Beforehand, Gingrich, in his keynote address, had attempted to dismiss the reports that his run for President might be on the skids in the aftermath of the simultaneous resignations of many core members of his campaign staff.
“I knew full well the rigors of campaigning for public office. In fact, I’ve had some recent reminders,” Gingrich said. “I will endure the challenges.”
Breitbart, seemingly unchallenged for the moment, spoke glowingly of former Alaska Governor Sarah Palin, but, in an interview with The Journal, he dismissed the keynote speaker, saying he’d like to see Gingrich become “the top adviser to the next President of the United States.”
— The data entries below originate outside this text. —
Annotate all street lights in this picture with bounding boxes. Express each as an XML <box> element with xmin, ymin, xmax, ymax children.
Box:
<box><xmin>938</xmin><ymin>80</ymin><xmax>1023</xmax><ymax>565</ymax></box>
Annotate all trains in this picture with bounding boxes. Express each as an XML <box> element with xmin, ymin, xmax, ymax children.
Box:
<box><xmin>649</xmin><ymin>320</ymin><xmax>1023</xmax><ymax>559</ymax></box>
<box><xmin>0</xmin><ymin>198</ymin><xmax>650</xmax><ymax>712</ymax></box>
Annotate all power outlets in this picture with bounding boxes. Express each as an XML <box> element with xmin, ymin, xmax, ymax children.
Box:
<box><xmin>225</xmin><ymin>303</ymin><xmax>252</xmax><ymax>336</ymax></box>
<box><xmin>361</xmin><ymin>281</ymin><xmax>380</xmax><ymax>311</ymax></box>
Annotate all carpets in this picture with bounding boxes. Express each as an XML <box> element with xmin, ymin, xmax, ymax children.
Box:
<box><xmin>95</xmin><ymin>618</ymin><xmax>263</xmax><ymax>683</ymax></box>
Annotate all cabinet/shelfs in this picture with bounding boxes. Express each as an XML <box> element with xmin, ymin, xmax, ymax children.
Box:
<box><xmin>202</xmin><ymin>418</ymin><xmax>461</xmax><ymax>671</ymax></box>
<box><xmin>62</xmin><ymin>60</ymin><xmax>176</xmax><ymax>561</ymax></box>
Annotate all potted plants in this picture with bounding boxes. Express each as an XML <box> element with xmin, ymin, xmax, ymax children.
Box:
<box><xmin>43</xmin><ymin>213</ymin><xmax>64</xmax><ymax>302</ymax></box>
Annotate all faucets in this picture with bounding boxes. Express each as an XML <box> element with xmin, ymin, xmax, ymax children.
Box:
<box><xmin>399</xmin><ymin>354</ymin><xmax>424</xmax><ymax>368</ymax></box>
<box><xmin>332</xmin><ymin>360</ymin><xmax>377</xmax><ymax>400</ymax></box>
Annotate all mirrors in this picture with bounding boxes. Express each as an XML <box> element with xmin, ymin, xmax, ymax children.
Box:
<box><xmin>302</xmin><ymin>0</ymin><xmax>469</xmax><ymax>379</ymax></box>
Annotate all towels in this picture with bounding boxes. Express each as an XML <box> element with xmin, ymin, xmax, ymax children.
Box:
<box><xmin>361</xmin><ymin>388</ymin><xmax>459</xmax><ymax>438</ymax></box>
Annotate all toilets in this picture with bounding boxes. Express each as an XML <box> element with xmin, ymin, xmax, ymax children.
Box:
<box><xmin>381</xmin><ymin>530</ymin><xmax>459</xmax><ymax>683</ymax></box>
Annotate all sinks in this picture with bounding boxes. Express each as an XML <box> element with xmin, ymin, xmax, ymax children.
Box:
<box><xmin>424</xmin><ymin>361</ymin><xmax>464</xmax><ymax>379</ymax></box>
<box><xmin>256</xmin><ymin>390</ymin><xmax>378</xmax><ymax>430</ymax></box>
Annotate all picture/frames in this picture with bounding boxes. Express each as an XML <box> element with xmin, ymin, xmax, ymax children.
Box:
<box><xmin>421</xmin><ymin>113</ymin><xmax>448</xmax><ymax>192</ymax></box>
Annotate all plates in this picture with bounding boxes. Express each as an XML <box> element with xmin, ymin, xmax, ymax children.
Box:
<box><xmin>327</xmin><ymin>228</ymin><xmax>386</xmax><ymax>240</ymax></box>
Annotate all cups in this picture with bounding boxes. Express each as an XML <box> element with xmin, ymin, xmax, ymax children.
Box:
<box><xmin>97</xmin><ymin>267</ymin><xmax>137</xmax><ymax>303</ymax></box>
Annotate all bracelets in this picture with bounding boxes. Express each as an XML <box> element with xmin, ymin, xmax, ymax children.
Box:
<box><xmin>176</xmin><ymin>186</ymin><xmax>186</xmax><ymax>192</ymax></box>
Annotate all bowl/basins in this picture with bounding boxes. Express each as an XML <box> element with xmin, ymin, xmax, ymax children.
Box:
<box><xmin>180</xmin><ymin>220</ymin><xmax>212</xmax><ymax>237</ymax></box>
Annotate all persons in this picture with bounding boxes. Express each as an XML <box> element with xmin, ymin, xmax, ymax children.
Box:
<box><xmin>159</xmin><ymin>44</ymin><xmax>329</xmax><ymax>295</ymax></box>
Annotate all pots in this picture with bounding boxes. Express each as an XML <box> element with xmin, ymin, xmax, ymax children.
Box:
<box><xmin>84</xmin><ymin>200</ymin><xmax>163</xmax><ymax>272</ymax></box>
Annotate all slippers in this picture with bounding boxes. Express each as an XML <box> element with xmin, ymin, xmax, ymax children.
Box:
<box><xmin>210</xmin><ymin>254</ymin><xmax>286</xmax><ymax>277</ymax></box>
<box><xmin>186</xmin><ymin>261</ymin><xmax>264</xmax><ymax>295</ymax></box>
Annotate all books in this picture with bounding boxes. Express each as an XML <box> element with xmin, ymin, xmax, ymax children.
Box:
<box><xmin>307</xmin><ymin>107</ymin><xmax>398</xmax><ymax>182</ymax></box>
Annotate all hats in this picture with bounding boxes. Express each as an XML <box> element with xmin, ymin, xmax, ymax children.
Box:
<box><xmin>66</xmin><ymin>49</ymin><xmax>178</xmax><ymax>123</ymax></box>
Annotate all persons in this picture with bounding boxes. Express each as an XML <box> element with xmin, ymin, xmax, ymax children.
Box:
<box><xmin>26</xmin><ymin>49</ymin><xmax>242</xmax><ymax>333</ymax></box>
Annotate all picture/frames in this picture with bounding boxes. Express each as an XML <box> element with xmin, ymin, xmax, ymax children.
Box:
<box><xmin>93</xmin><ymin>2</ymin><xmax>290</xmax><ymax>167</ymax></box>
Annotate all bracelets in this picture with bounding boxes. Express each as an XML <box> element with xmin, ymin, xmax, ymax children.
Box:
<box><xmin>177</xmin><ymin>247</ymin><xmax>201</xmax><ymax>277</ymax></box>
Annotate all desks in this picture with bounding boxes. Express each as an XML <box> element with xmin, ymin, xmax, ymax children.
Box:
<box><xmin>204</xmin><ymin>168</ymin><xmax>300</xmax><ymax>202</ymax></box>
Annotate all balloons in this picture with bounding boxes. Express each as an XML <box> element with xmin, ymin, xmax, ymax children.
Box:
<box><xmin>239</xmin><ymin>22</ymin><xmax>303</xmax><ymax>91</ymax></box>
In marked contrast to Gingrich, who offered nine separate policy recommendations about the Middle East, Breitbart painted his support for Israel as simply—and with as broad a brush—as possible.
“I just don’t understand how an inherently decent and free people could be ‘the bad guy,’” Breitbart said of Israel. “I’m glad I’ve become a journalist, because I want to fight on behalf of the Israeli people.”
After telling the mostly Jewish audience that he was kicked out of University Synagogue’s Hebrew school as a child—“that’s where the battle started with the liberal Jewish community”—and dismissing his undergraduate degree from Tulane as training in “moral relativism,” Breitbart rejected the notion of journalistic objectivity in covering Israel.
“You cannot be objective when it comes to right and wrong,” Breitbart said. “And Israel is in the right. So I’m a biased journalist, and I’m having a great time doing it.”
Breitbart’s words were missed by most of the media who had come to cover the event but exited after Gingrich spoke. Breitbart, who grew up in Brentwood, lives in Westwood and has worked for the Web sites of both the Conservative Matt Drudge and the Progressive Arianna Huffington. At the RJC event, he held forth on his preferred target—what he calls “the Democrat-Media-Complex” and seemed as happy that the Weiner scandal was causing difficulty for its subject as he was excited at his own ability to direct the narrative of the mainstream media.
“This is a citizen movement,” Breitbart said of those who contribute to his multiple conservative websites, which are aimed at forcing the media to follow—or at least address—his attacks on the Left. “If you’re not going to cover this truth, every second that you don’t cover this truth, you’re going to look more and more stupid and you’re going to lose more subscribers,” Breitbart said.
Breitbart said he sees evidence of liberal biases everywhere—not least in Hollywood, and he is launching BigHollywood.com to continuously report on it. He professes disappointment with Jewish liberals in Hollywood and the stories they choose to tell.
“I wish [Steven] Spielberg, [David] Geffen, and [Jeffrey] Katzenberg, as representatives of that realm, would invest more in creating content that reflects American values,” Breitbart said.
“‘Munich’ was a paean to moral relativism,” he said, referring to Spielberg’s 2005 film about the Mossad’s hunt for the perpetrators of the attack on the Israeli Olympic athletes in 1972. Breitbart said he liked Quentin Tarantino’s “Inglourious Basterds” better. That movie, Breitbart explained, also featured Jews hunting bad guys—but without guilty consciences.
Until this month, Breitbart was best known for his involvement with James O’Keefe’s controversial undercover videos of employees of ACORN, a nonprofit community-organizing group. He also helped circulate footage of a speech given by Department of Agriculture official Shirley Sherrod, which turned out to have been misleadingly edited to portray remarks she’d made as racist.
Breitbart described his ongoing plan to create a BigJerusalem.com website to tell Israel’s side of the story in a news landscape he sees as biased against the Jewish State. The online magazine Tablet has reported Breitbart saying he has not yet found a donor to support the project.
Nor would he reveal if BigGovernment.com has any new scoops on Democratic elected officials in the offing.
“If they’re not doing anything wrong, they’ve got nothing to worry about,” Breitbart said.